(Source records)
----------
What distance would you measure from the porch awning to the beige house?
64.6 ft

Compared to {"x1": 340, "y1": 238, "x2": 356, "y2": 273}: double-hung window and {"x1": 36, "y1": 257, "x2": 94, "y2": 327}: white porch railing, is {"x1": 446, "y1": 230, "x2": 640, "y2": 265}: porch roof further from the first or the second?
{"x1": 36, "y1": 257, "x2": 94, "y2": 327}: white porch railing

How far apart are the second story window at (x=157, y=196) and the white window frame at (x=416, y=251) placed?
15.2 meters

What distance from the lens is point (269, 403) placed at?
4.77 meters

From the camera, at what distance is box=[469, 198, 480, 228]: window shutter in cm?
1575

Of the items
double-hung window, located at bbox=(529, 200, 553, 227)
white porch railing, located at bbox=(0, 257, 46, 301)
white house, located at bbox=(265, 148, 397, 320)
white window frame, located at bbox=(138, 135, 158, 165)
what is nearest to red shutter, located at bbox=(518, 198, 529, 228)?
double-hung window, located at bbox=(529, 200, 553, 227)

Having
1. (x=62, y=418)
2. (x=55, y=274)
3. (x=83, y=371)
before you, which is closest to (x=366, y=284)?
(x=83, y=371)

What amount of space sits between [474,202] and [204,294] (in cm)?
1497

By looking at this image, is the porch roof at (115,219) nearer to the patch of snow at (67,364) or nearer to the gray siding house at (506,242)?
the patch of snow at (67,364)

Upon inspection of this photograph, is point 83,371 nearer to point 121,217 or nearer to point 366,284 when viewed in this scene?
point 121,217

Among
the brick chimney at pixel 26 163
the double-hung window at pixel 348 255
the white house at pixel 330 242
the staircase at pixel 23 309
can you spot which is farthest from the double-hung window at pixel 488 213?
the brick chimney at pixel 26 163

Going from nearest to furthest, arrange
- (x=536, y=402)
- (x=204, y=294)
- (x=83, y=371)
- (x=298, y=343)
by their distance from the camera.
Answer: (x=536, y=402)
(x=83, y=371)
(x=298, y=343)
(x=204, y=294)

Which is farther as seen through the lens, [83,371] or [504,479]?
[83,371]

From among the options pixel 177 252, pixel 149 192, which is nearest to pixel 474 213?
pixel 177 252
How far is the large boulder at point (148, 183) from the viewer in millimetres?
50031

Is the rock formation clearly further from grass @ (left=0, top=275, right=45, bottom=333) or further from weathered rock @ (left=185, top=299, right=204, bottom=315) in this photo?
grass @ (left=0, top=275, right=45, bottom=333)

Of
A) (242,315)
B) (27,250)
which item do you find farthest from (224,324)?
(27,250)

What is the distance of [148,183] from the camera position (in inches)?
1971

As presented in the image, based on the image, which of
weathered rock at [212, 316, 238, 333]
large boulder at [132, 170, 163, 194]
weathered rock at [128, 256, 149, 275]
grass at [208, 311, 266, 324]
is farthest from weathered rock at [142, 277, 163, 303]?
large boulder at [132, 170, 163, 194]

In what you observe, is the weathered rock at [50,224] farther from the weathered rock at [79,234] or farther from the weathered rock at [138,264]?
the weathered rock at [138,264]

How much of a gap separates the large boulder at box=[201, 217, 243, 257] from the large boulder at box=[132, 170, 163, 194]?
----------
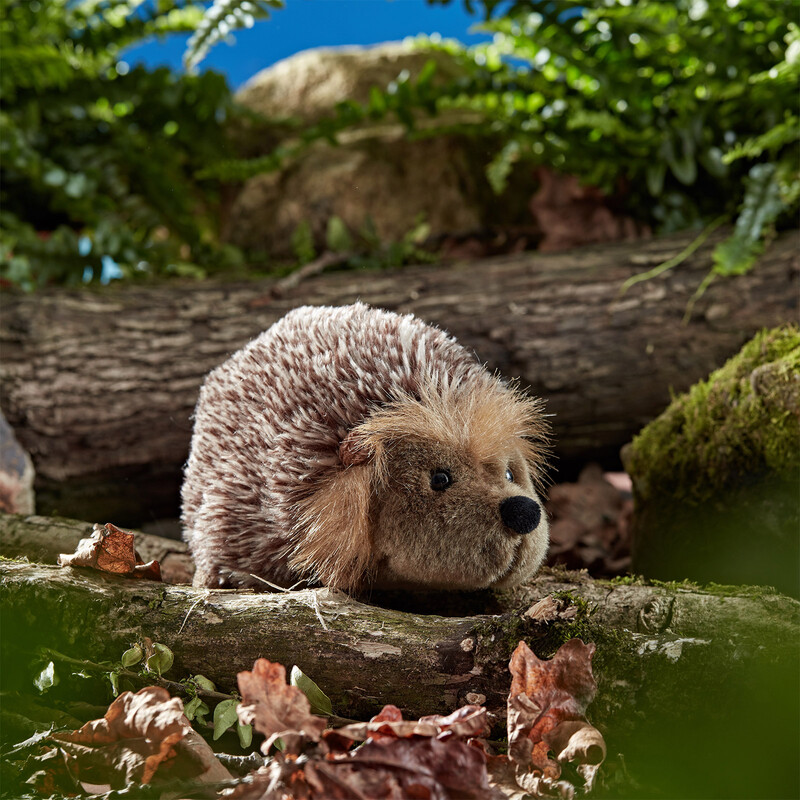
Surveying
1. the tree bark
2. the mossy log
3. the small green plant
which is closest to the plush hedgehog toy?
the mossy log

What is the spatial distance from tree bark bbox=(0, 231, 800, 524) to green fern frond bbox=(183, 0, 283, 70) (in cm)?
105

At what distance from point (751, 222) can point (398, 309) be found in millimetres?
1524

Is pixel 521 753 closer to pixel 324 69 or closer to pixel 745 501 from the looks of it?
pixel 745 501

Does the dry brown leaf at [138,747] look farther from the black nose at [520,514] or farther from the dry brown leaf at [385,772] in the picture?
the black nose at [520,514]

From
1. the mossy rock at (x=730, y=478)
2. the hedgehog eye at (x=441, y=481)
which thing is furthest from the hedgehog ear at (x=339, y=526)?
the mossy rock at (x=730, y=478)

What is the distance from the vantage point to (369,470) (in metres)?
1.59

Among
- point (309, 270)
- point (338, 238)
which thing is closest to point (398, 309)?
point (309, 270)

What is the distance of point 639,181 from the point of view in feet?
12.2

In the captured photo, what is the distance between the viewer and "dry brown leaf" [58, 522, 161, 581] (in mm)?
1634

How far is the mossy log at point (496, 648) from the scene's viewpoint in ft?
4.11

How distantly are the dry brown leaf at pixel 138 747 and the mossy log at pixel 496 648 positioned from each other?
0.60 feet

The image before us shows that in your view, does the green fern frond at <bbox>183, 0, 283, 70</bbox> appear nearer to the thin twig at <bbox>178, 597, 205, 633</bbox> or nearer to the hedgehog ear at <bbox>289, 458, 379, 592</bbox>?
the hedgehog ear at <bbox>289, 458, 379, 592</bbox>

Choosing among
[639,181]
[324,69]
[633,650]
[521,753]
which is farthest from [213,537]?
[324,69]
----------
Pull out every line of the records above that contains the word "right", and list each one in full.

Is the rock formation clearly further from grass @ (left=0, top=275, right=45, bottom=333) or further from weathered rock @ (left=185, top=299, right=204, bottom=315) in this photo?
grass @ (left=0, top=275, right=45, bottom=333)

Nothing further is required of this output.